Sur le plan écologique, l’écosystème se dégrade (symbole de ce drame, la menace sur plusieurs espèces
de singes, les orang-outants, les gibbons, qui voient leurs territoires disparaître). Ce sont aussi des
milieux vivants uniques, riches et irremplaçables qui disparaissent. Sur le plan économique et social,
l’exploitation très rentable des palmiers à huile attire les agro-investisseurs qui par spoliation des terres
des paysans locaux, s’approprient les territoires et remplacent la forêt primaire nourricière par des
monocultures de palmiers à huile. Par spoliation, cela traduit en fait que les habitants traditionnels n’ont
souvent pas de titre de propriété, ils ont toujours vécu là et, se font chasser de leur lieu de vie, sans que
leur Etat ne les défende d’aucune façon.

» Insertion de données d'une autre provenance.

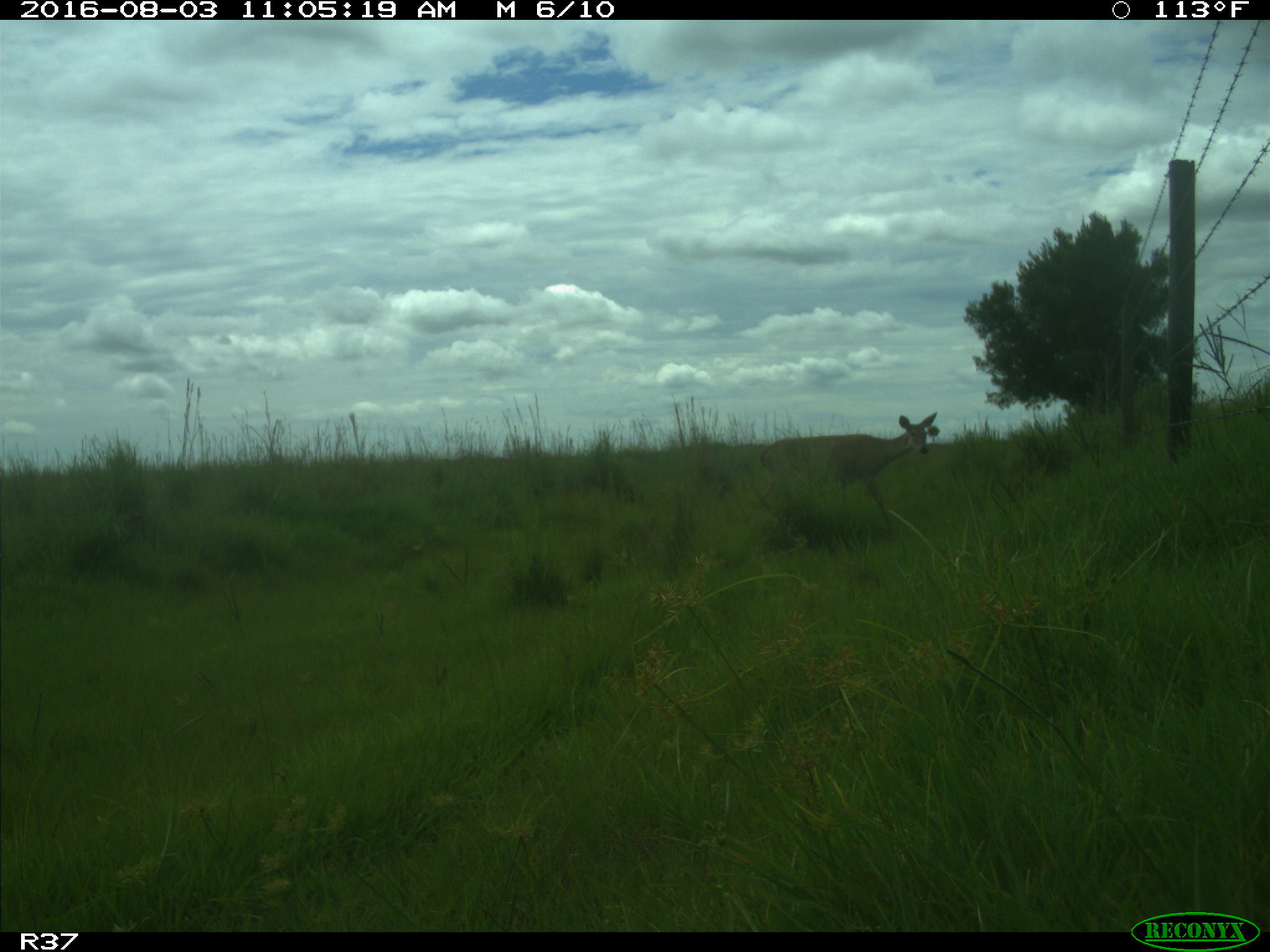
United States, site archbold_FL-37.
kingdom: Animalia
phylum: Chordata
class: Mammalia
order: Artiodactyla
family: Suidae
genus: Sus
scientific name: Sus scrofa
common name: wild boar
Sus scrofa (wild boar).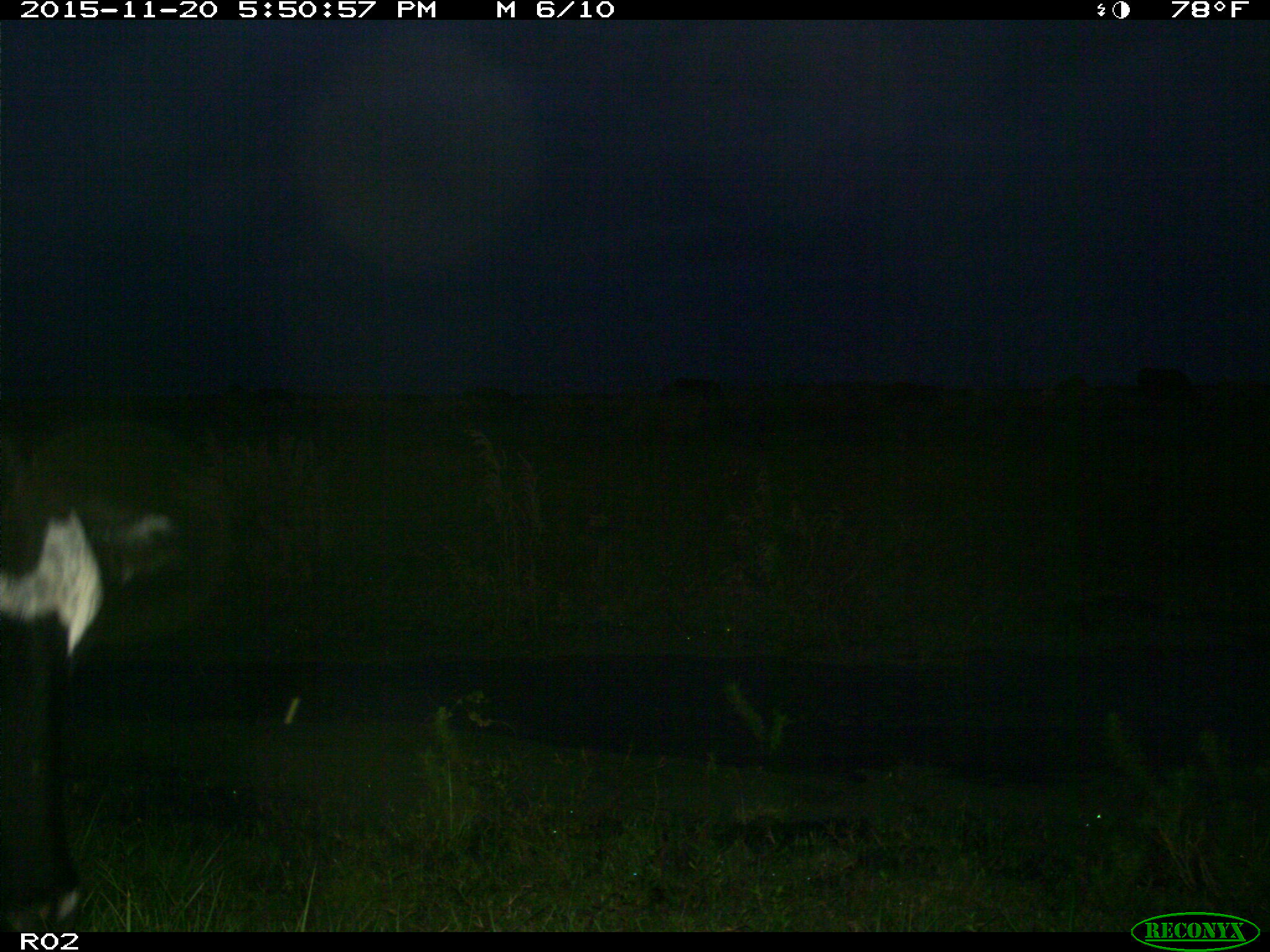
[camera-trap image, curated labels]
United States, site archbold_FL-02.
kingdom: Animalia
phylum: Chordata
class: Mammalia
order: Artiodactyla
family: Bovidae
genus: Bos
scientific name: Bos taurus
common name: domestic cow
Bos taurus (domestic cow).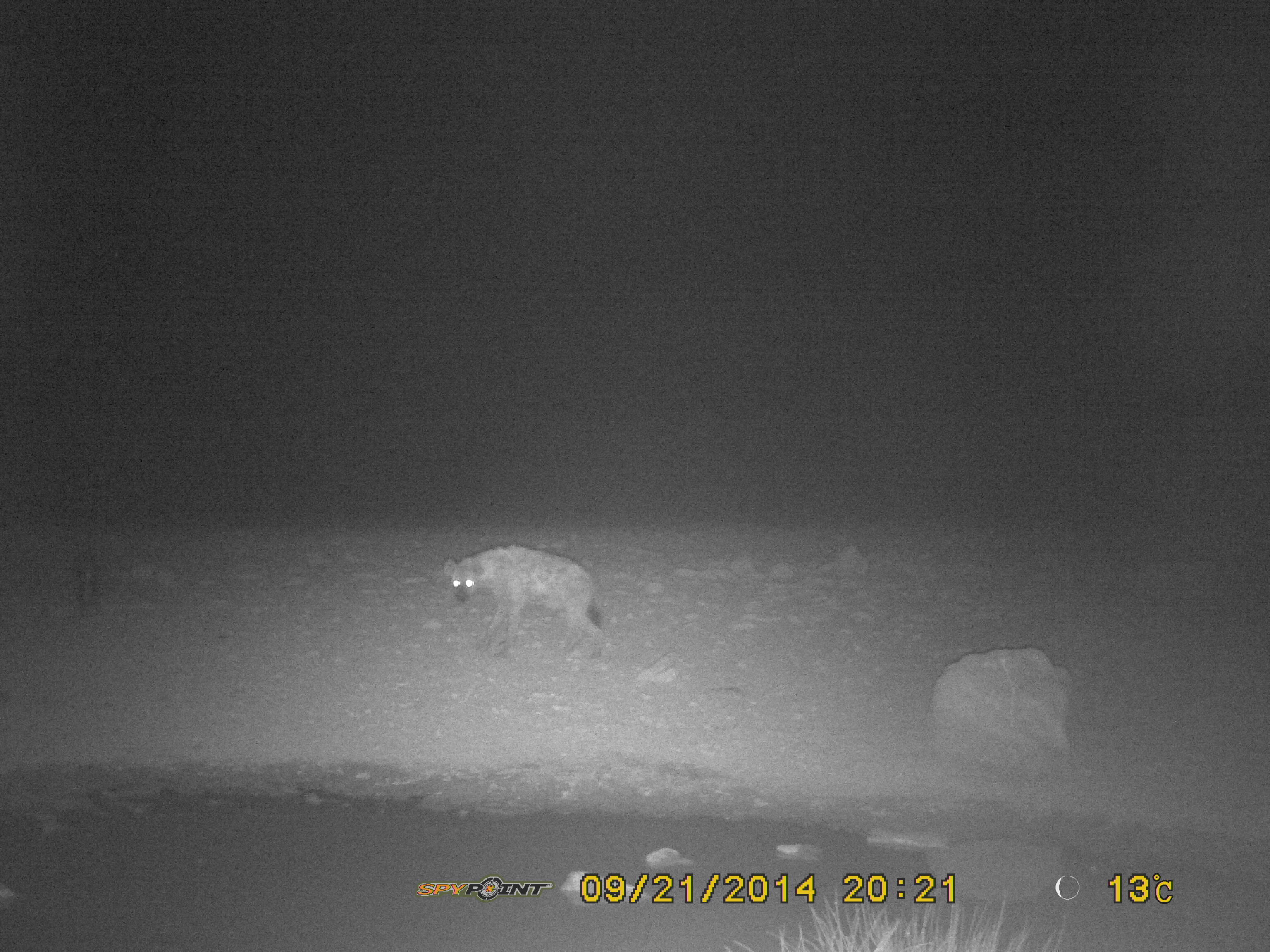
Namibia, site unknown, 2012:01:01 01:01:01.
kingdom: Animalia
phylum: Chordata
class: Mammalia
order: Carnivora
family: Hyaenidae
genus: Crocuta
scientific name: Crocuta crocuta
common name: spotted hyena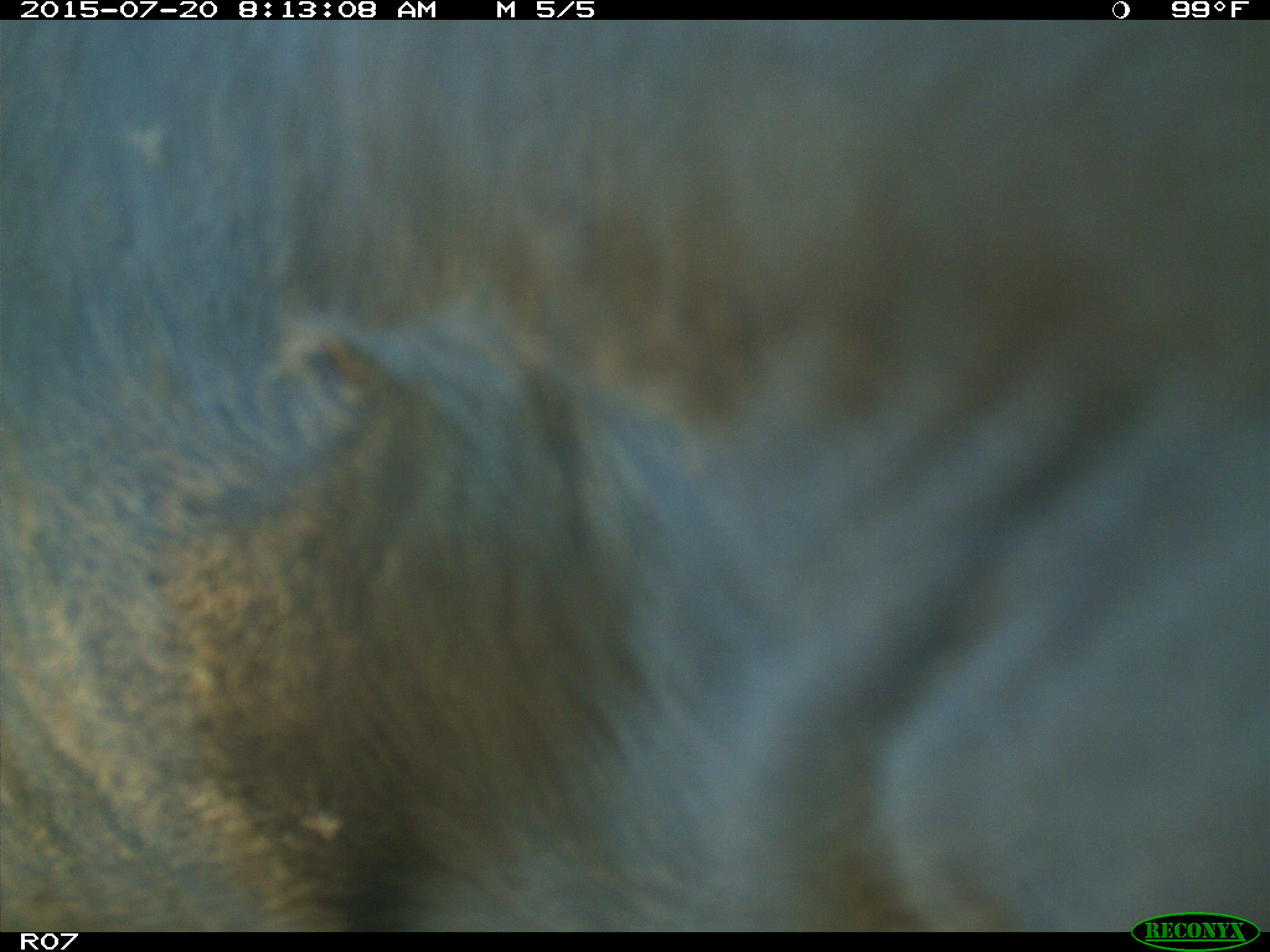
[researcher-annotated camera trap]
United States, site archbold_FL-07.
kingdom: Animalia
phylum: Chordata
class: Mammalia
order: Artiodactyla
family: Bovidae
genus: Bos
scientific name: Bos taurus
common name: domestic cow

De graves conflits fonciers opposent exploitants et populations
locales, auxquelles des terres sont confisquées sans compensation. Les pays concernés par cette
déforestation massive sont nombreux : Honduras, Colombie, Malaisie, Nigéria, Indonésie, Cameroun,
République Démocratique du Congo.
Cette conversion se poursuit, avec l’assentiment d’acteurs influents. Le Cameroun a lancé depuis 2001,
un projet de palmiers à huile avec l’aide active de la France, du FMI et de la Banque Mondiale (1% de
forêt est perdu chaque année). En Colombie, les déplacements de populations ont généré des problèmes
similaires. L’Indonésie a déjà perdu 72% de ses forêts. En république Démocratique du Congo, pays qui
contient 63% des forêts d’Afrique Centrale, la société chinoise de télécommunication ZTE international
développe un projet de production et d’exploitation de l’huile de palme (30% des forêts de ce pays soit 15
millions d’hectares sont légalement sous contrat avec des compagnies forestières. Au Cameroun, les
palmeraies du groupe français Bolloré s’étendent pour combler le déficit d’huile de palme, mais aussi
pour produire des biocarburants. Localement, le développement des plantations à huile de palme suscite
aussi des oppositions. A MBAMBOU, les riverains ont protesté, il y a quelques mois, contre l’occupation
de 7.500 hectares de terres que l’Etat a rétrocédées à la SOCAPALM pour étendre ses palmeraies. Ils
estiment que ces terres leur appartiennent et qu’ils ont donc le droit de les cultiver.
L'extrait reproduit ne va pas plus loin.